Although the United States maintains that the Afghan peace process must be Afghan-led, it has intensified its participation in negotiations in recent months.

Nevertheless, the Taliban has continued its terrorist activities.

The Taliban has denied recent media reports of meetings between American and unnamed “high-ranking” Taliban officials in Dubai and Bagram, the largest American-run military base in Afghanistan.

Taliban spokesman Zabihullah Mujahid dismissed the reports as “untrue” in a statement issued Sunday, noting, “We categorically reject such rumors.”

Mujahid emphasized that it conducts its diplomatic activities from its office in Qatar, adding:

It is entirely possible that some self-interested individuals – for financial and other motives – could have tried to fool the Americans with such actions and posed as representatives of the Islamic Emirate to the Americans who have fallen for similar traps multiple times. But the reality remains that all our diplomatic contacts shall be conducted through the Political Office and known addresses.

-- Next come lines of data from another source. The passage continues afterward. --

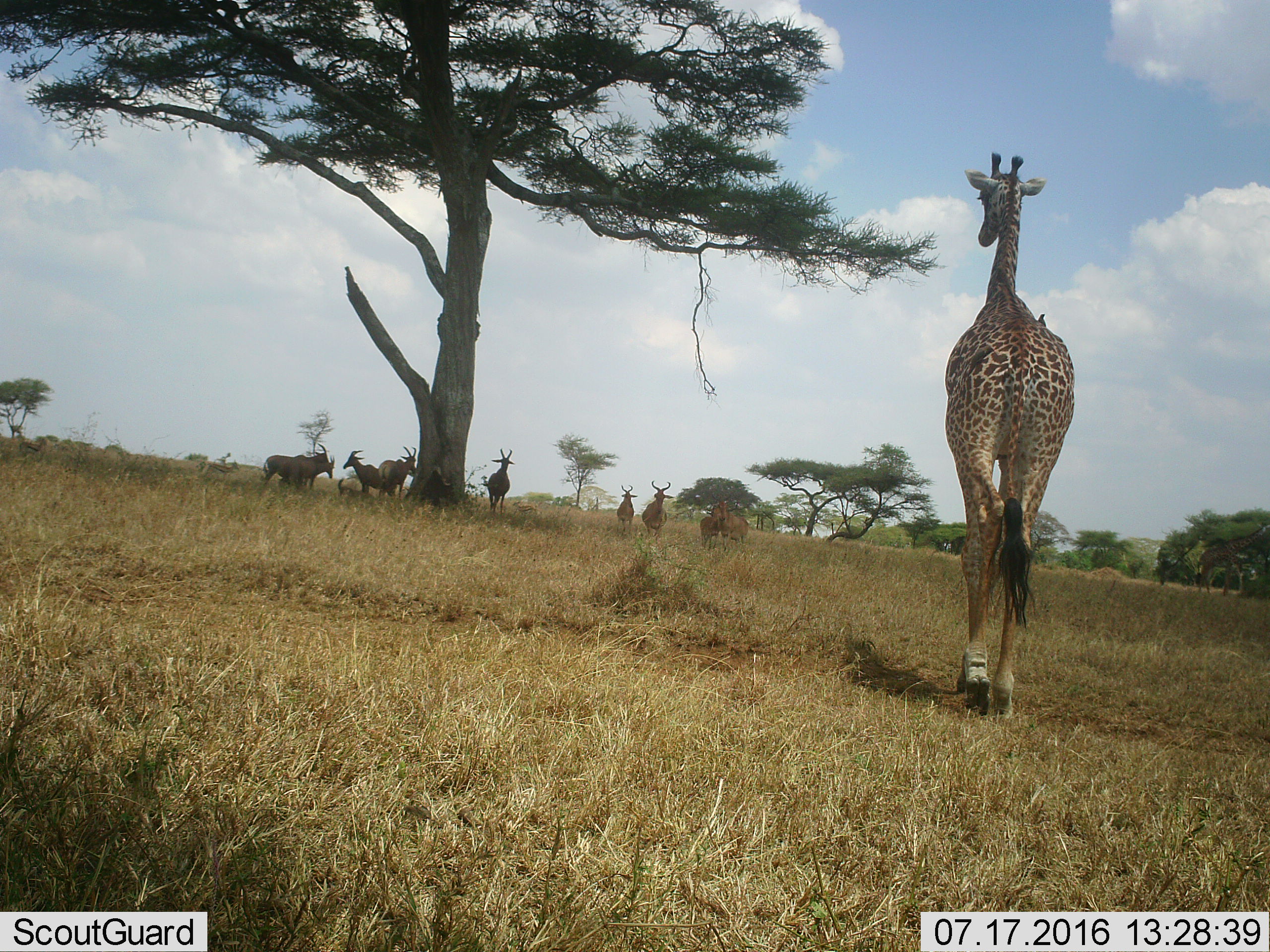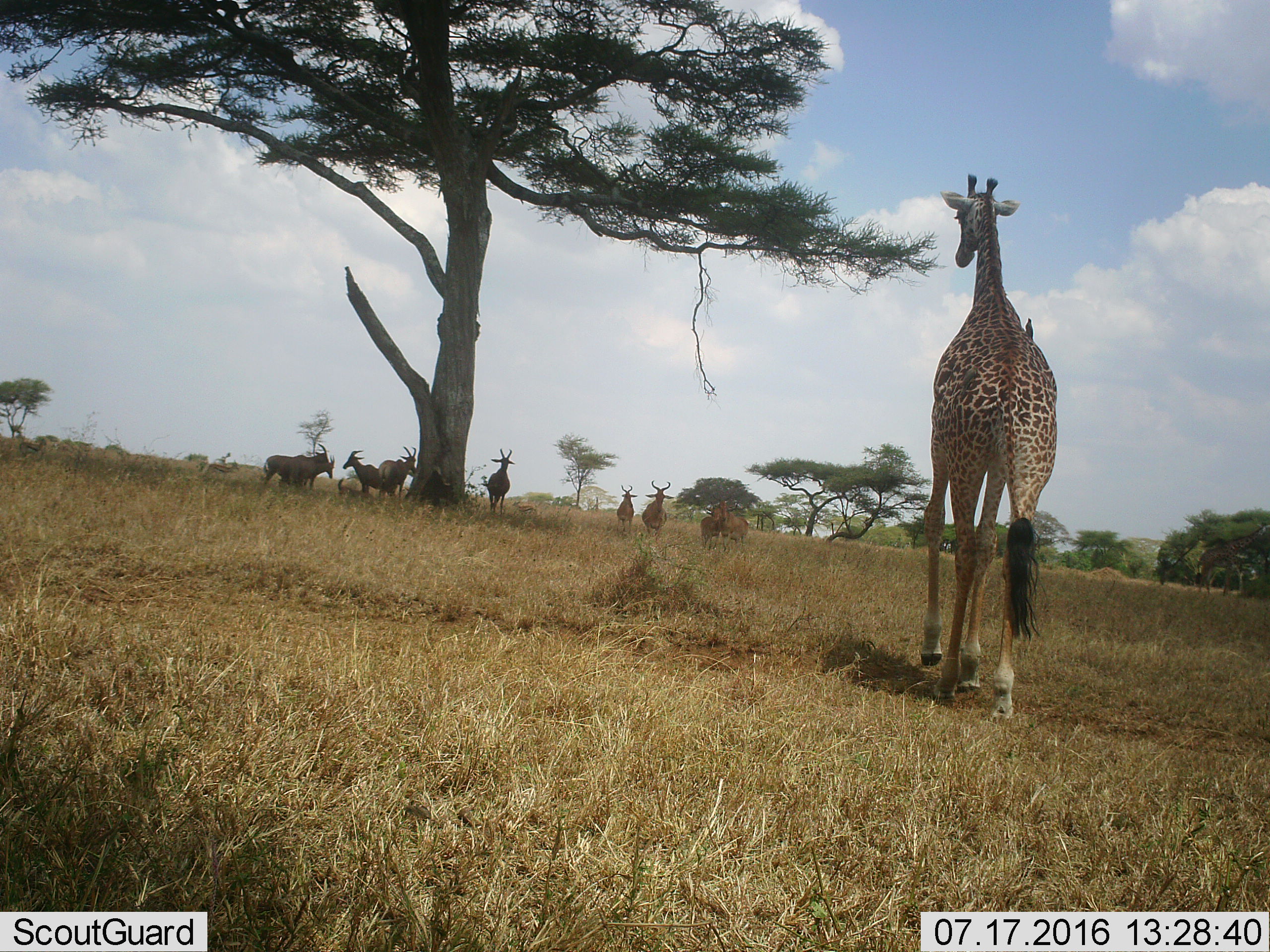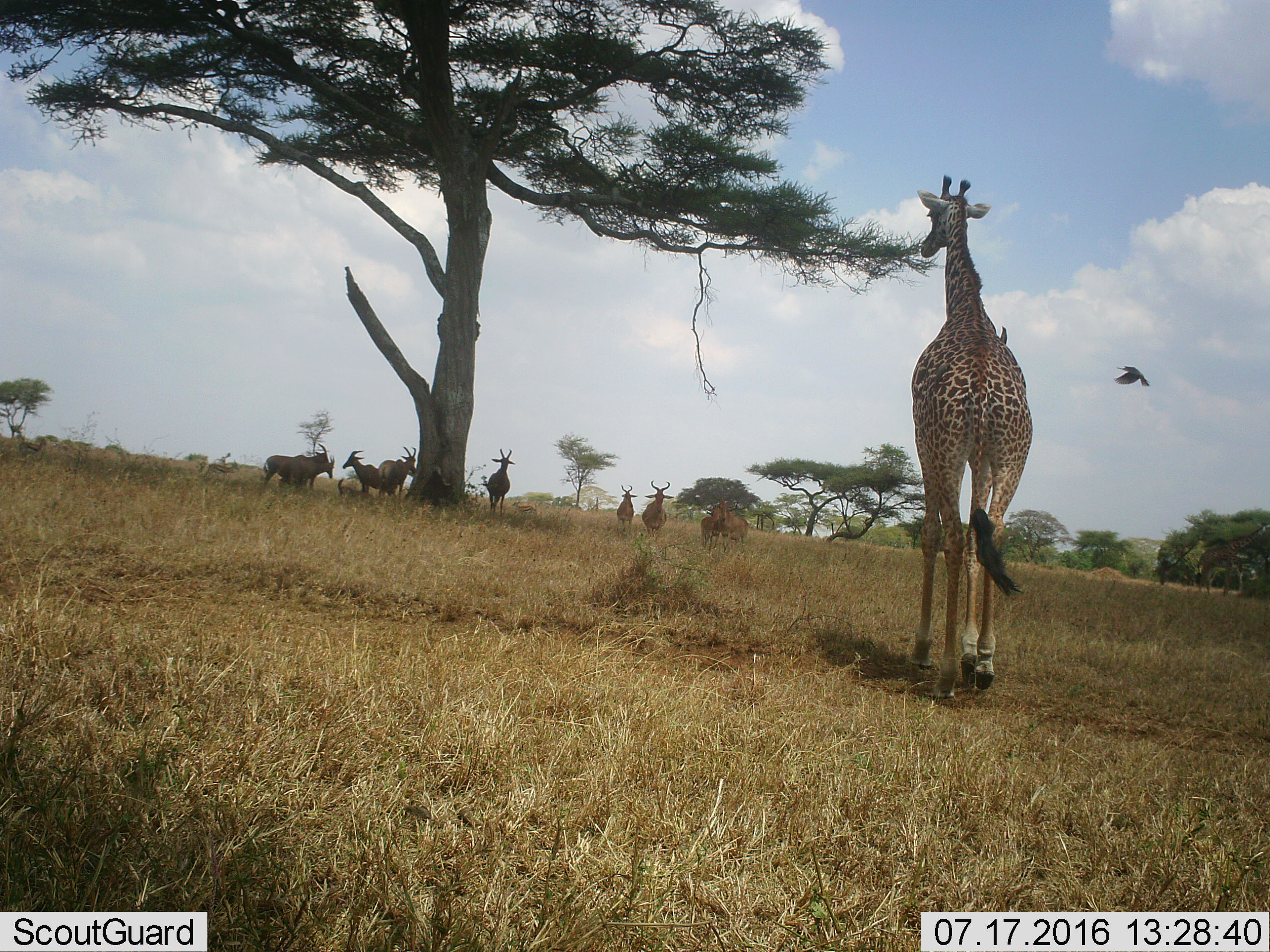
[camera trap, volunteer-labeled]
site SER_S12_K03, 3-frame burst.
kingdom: Animalia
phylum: Chordata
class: Mammalia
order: Artiodactyla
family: Giraffidae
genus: Giraffa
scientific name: Giraffa camelopardalis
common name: giraffe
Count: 1.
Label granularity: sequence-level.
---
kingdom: Animalia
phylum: Chordata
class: Mammalia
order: Artiodactyla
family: Bovidae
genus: Alcelaphus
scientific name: Alcelaphus buselaphus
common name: hartebeest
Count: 9.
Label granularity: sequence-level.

The Americans must realize that such fraudulent and fake efforts and contacts can also seriously harm any possible genuine process of dialogue.

The Taliban has confirmed meeting top U.S. Department of State official Alice Wells in July in Qatar following a historic three-day truce between the terrorist group and U.S.-backed Afghan forces the previous month.

The meeting also came soon in the wake of Taliban chief Hibatullah Akhundzada renewed the jihadi organizations calls for direct negotiations with the United States.

On Sunday, Voice of America (VOA) reported:

The Taliban had described the Qatar meeting with Wells’ delegation as productive.But the rare contact apparently failed to encourage further meetings between the two sides because there have been no signs of an Afghan peace process.

Instead, the Taliban has intensified battlefield attacks against U.S.-backed Afghan security forces, inflicting massive casualties on them and capturing new territory.

VOA quoted Interior Minister Wais Ahmad Barmak as telling Afghan lawmakers over the weekend that “daily 30 ANA (Afghan National Army) and police personnel get killed.”

The Trump administration has deemed “reconciliation” between Kabul and the Taliban the end-state of its strategy to end the war in Afghanistan, which has been raging since October 2001.

U.S. officials have reportedly designated former diplomat Zalmay Khalilzad as the Trump administration’s special advisor to Afghanistan to promote peace negotiations.